GOAL A —
In the oil derrick thread, what did Vernon call the derrick project?

GIVEN PASSAGE —
··········
# Oil Derrick (pics)



## vg3616084 (Aug 17, 2008)

Hello Everyone, I thought I would post a couple pics of my fall/winter project. First time post, so I hope this all works.

[url]http://www.mylargescale.com/1stclass/vg3616084/Trains%20046.jpg[/b][/url] 

_(Image file size to large (i.e. 3.2MB) changed to link, SteveC mod.)_

[url]http://www.mylargescale.com/1stclass/vg3616084/Trains%20047.jpg[/b][/url] 
_(Image file size to large (i.e. 4.5MB) changed to link, SteveC mod.)_

[url]http://www.mylargescale.com/1stclass/vg3616084/Trains%20049.jpg[/b][/url]
_(Image file size to large (i.e. 3.4MB) changed to link, SteveC mod.)_ 

Again, Hope this works. 
Thx, 
Vernon


----------



## Bills (Feb 20, 2008)

Nice. What do they call that pump thing at the bottom?


----------



## SLemcke (Jun 3, 2008)

Nice looking oil derrick, you are going to have to add another area to your modules for an oil field. 
Steve


----------



## Matt Vogt (Jan 2, 2008)

Beautifully Done, Vernon...and a belated welcome to MLS!

Take care,
Matt


----------



## Torby (Jan 2, 2008)

Nice work! Gives you an impression of the magnitude of the thing.


----------



## Robert (Jan 2, 2008)

Looks good. Any picture(s) of the top of your derrick. The black details are lost against the dark backdrop. I'd love to see what you've done on top. 

Robert


----------



## jimtyp (Jan 2, 2008)

Sweet derrick!


----------



## Mik (Jan 2, 2008)

Just curious where that particular configuration was used? 

Around here (Pa, NY, Ohio field) those electric nodding donkeys are mostly used to pump old wells where the derrick is long gone. A new well (being drilled or proved) in the old days would have had an enginehouse with a big gas or steam engine, a large bandwheel and walking beam. And then either a small engine driven nodding donkey, or a large "power" running several (up to 20 or so) wells via sucker rods. 

But then, I don't know how newer (post 1930's) oil wells looked. 

Modern gas wells are drilled with those truck mounted rotary thingies.


----------



## Joe McGarry (Jan 4, 2008)

Very nice project Mik. That will be a real attention getter. Has a real authentic look to it, congrats. 

Joe Mc


----------



## Mik (Jan 2, 2008)

Posted By Joe McGarry on 01/20/2009 3:23 PM
Very nice project Mik. That will be a real attention getter. Has a real authentic look to it, congrats.
··········
LISTING —
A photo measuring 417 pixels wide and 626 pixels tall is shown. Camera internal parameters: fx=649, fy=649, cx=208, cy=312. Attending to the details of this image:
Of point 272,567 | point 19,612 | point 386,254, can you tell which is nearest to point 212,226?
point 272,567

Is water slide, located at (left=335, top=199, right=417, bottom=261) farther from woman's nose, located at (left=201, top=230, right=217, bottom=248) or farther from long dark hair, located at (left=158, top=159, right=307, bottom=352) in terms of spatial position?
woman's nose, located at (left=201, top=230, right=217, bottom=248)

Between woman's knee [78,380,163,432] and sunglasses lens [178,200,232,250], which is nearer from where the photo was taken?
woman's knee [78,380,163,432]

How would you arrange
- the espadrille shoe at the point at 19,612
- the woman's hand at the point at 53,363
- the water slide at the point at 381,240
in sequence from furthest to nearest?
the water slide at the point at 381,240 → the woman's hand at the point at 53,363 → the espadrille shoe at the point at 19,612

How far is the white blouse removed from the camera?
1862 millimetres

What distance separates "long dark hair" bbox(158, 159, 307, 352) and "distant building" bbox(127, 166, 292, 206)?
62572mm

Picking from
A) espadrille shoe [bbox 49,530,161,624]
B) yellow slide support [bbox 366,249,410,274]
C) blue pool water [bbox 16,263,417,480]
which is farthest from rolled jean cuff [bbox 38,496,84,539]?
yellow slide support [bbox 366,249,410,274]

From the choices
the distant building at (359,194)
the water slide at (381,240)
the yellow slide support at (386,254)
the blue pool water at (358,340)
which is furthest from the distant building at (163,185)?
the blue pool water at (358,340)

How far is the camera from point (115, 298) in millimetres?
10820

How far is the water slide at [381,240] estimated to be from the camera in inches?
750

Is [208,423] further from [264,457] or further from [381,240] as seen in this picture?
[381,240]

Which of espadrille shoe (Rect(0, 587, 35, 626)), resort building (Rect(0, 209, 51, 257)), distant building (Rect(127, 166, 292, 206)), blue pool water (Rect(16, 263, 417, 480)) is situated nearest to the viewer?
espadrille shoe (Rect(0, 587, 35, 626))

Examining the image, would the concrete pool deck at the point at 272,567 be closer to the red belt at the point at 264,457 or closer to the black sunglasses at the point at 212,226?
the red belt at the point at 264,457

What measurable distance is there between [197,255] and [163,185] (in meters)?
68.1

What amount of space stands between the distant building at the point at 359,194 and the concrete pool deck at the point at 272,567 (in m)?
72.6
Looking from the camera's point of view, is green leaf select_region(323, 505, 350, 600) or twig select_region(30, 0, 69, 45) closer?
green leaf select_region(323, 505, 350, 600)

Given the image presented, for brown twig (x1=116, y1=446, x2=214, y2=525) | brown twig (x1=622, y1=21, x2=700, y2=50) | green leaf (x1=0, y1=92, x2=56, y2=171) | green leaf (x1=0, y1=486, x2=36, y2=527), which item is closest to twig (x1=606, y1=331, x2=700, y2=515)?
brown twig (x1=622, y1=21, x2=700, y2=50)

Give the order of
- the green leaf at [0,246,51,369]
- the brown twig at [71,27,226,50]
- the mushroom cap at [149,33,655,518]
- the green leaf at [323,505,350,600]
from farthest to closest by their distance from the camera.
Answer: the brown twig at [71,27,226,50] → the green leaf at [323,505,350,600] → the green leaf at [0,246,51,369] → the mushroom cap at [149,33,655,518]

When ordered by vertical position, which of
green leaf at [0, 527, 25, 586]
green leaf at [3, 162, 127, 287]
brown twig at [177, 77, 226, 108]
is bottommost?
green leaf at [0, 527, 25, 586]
··········
GOAL B —
Quote the listing, starting at the line that contains "Given the image" and ending at the last line of the listing, with both of those lines included.

TASK RESULT A —
His fall/winter project.

TASK RESULT B —
Given the image presented, for brown twig (x1=116, y1=446, x2=214, y2=525) | brown twig (x1=622, y1=21, x2=700, y2=50) | green leaf (x1=0, y1=92, x2=56, y2=171) | green leaf (x1=0, y1=486, x2=36, y2=527), which item is closest to twig (x1=606, y1=331, x2=700, y2=515)?
brown twig (x1=622, y1=21, x2=700, y2=50)

Give the order of
- the green leaf at [0,246,51,369]
- the brown twig at [71,27,226,50]
- the mushroom cap at [149,33,655,518]
- the green leaf at [323,505,350,600]
from farthest to closest by their distance from the camera.
Answer: the brown twig at [71,27,226,50] → the green leaf at [323,505,350,600] → the green leaf at [0,246,51,369] → the mushroom cap at [149,33,655,518]

When ordered by vertical position, which of
green leaf at [0, 527, 25, 586]
green leaf at [3, 162, 127, 287]
brown twig at [177, 77, 226, 108]
is bottommost?
green leaf at [0, 527, 25, 586]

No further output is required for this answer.